Records of spatial reasoning questions

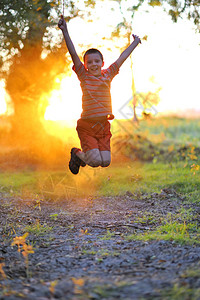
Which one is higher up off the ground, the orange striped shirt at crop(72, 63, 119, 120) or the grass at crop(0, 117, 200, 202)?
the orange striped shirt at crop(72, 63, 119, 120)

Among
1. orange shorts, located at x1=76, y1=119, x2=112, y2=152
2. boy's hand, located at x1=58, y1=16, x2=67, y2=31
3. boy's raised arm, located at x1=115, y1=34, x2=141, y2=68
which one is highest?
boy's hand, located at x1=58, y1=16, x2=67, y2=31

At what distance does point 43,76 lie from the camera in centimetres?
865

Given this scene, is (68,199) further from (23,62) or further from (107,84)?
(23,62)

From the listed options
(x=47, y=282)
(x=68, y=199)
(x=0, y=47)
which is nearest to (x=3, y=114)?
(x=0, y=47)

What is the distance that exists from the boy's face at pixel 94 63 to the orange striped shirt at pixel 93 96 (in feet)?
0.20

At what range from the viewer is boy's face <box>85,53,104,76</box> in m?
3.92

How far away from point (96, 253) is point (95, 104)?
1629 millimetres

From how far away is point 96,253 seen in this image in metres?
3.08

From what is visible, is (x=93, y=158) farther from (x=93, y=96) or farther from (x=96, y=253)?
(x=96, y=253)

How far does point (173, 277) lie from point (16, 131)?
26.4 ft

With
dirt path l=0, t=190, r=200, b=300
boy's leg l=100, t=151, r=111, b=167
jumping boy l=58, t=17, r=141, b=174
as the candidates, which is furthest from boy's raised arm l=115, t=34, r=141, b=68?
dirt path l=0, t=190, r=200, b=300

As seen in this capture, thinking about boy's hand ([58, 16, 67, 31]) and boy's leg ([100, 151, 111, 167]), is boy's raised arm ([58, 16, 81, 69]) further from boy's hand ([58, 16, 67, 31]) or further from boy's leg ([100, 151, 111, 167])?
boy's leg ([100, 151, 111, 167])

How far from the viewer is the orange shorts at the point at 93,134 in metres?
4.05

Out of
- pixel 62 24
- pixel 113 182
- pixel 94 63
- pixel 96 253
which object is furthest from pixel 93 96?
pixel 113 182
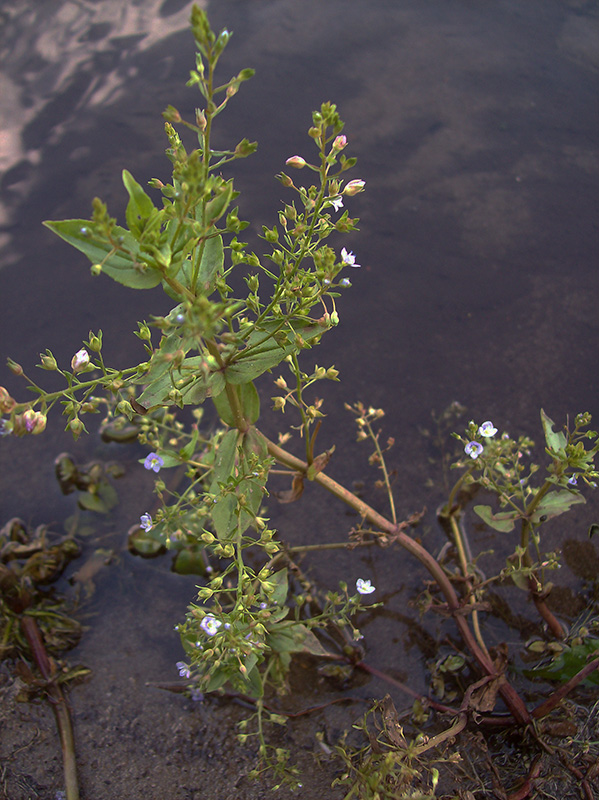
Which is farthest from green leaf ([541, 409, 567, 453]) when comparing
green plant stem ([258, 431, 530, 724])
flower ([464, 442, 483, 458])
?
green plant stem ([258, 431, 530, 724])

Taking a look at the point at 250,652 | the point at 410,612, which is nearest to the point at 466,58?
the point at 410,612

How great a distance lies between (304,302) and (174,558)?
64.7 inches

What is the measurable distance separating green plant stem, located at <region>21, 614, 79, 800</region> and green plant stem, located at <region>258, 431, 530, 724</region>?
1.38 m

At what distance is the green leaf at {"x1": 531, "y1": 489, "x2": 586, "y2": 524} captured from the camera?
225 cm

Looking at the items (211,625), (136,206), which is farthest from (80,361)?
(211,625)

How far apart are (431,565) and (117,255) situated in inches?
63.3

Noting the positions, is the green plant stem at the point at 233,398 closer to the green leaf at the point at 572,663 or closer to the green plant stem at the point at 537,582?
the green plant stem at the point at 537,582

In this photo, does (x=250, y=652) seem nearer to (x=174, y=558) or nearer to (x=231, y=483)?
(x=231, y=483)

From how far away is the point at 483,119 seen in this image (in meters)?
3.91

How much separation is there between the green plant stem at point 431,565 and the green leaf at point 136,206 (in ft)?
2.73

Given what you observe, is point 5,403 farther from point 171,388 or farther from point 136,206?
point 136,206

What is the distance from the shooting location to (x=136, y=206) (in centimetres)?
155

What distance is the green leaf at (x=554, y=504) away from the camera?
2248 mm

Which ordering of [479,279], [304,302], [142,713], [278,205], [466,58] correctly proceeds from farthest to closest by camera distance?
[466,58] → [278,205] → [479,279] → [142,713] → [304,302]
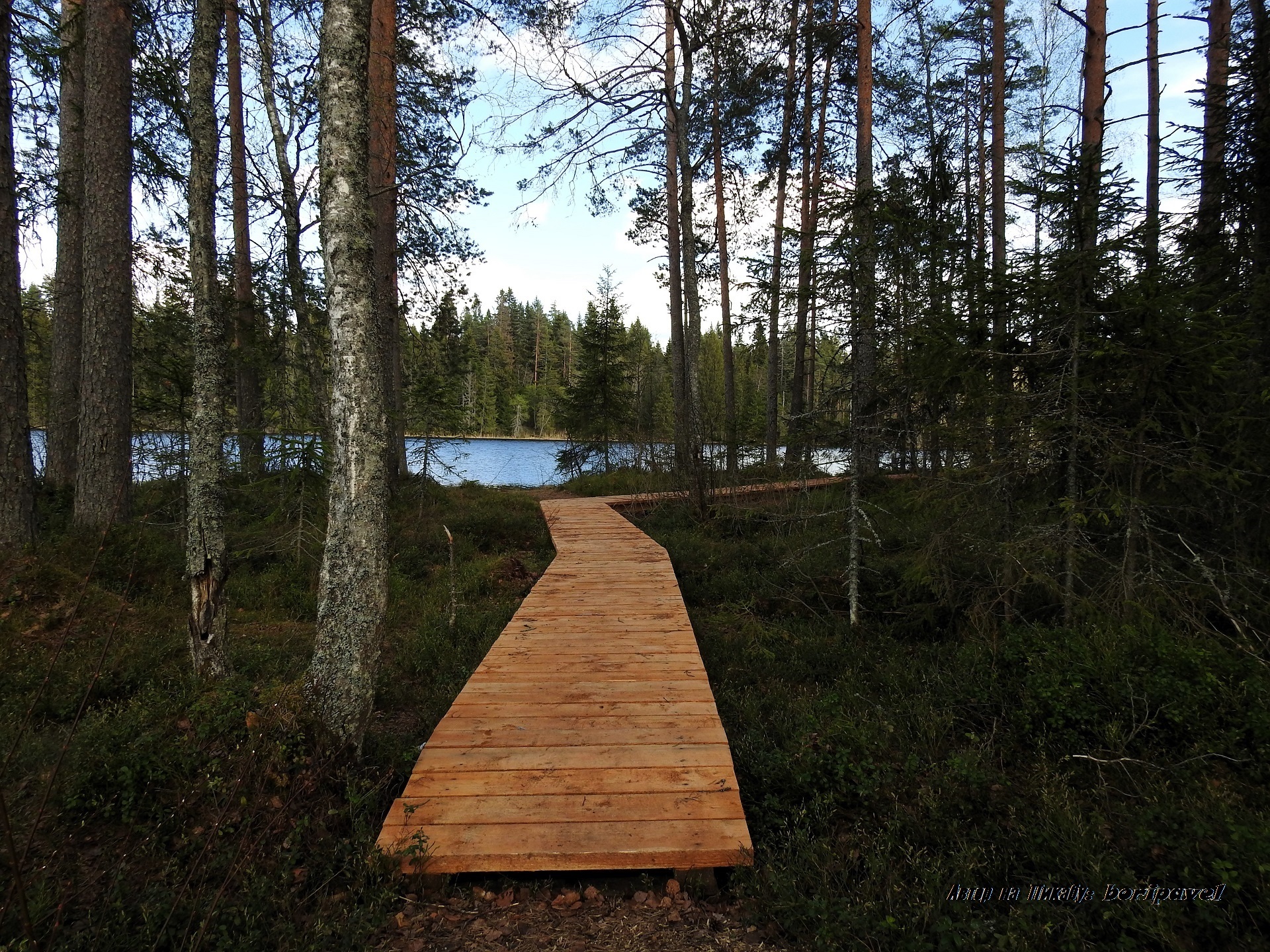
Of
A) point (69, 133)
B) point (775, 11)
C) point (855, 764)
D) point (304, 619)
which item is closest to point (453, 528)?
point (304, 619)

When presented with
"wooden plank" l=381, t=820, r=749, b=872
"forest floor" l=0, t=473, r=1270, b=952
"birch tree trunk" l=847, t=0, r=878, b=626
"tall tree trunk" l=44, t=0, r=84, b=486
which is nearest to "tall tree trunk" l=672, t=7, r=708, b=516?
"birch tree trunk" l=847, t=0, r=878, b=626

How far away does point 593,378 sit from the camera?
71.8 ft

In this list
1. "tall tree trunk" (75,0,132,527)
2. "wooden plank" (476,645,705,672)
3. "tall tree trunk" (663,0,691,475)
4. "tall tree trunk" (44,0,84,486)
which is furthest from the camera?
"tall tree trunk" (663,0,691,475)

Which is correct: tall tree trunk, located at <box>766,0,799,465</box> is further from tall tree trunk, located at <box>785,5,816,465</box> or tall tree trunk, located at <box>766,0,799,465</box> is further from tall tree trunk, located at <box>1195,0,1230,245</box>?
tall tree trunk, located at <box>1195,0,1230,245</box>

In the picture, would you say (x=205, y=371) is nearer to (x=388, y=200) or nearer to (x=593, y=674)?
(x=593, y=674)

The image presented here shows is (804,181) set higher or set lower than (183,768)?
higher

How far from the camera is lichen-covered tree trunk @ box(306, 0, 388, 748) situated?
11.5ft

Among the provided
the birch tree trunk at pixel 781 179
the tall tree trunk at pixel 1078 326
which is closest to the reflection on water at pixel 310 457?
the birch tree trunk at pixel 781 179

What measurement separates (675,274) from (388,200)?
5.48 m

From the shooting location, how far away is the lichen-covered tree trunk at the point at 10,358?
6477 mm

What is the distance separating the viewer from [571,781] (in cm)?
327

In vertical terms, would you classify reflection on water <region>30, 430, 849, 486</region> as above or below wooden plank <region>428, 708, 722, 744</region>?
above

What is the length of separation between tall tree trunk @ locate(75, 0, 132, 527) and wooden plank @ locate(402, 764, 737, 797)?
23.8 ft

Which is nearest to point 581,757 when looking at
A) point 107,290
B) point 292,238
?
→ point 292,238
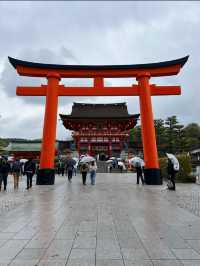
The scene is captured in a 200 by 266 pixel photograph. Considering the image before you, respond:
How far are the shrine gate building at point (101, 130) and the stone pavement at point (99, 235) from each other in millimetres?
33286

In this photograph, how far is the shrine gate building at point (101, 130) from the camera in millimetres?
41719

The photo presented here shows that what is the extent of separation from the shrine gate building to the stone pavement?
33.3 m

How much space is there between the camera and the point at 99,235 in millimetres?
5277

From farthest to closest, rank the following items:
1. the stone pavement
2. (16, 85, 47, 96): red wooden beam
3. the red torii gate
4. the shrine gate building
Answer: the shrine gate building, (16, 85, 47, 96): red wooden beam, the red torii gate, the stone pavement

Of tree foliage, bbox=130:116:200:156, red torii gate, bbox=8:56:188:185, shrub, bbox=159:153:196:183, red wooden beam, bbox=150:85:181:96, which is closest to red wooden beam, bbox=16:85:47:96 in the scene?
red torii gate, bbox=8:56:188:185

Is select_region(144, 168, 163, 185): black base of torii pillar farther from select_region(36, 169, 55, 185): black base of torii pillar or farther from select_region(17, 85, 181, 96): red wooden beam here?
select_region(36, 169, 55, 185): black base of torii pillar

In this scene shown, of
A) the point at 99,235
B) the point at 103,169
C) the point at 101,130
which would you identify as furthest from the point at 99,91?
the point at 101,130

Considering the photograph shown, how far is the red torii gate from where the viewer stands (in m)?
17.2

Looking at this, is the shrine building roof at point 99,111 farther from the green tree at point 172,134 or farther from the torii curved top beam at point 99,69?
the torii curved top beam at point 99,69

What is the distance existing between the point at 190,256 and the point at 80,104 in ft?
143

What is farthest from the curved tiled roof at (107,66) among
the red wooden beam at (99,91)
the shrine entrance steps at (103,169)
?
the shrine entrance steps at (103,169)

- REQUEST -
Please format the lines as a two-column CSV with the headers text and answer, one row per text and its answer, and each value in a single quoted field with line breaks replaced by spaces. Begin at the line containing "What is the distance existing" and continue through the last line.

- RESPONSE BELOW -
text,answer
"What is the distance existing between the point at 190,256 and the point at 80,104 in ft?","143"
"What is farthest from the curved tiled roof at (107,66) among the red wooden beam at (99,91) the shrine entrance steps at (103,169) ?","the shrine entrance steps at (103,169)"